Unterwegs im Iran, begibt sich Rosie Ming auf die Spuren ihres Vaters und der Geschichte Persiens: "Window Horses" der kanadischen Filmkünstlerin Ann Marie Fleming.


Foto: Tricky Women Filmfestival

Wien – Als Ann Marie Fleming von mehreren Autos überfahren wurde, stand wohl nicht nur das gerade begonnene Animationsstudium der kanadischen Filmemacherin auf Messers Schneide. Fleming machte aus der Not ihrer Rekonvaleszenz jedoch eine Tugend und schuf mit Stickgirl eine mit wenigen Linien zu zeichnende Figur, die sie noch über die nächsten Jahrzehnte begleiten sollte.

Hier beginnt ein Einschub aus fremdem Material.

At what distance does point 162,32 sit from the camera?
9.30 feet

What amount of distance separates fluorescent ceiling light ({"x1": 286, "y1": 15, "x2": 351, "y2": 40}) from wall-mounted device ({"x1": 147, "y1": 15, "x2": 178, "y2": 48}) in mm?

Das stilisierte Mädchen mit den schrägen Augen – Fleming hat chinesisch-australische Wurzeln – wurde zum Symbol der Zerbrechlichkeit seiner Schöpferin und letztlich auch zu deren Stimme. In Window Horses, als Österreich-Premiere beim Tricky-Women-Festival im Wiener Metrokino zu sehen, debütiert Stickgirl nun auch als "Schauspielerin" und schlüpft in die Rolle der Rosie Ming.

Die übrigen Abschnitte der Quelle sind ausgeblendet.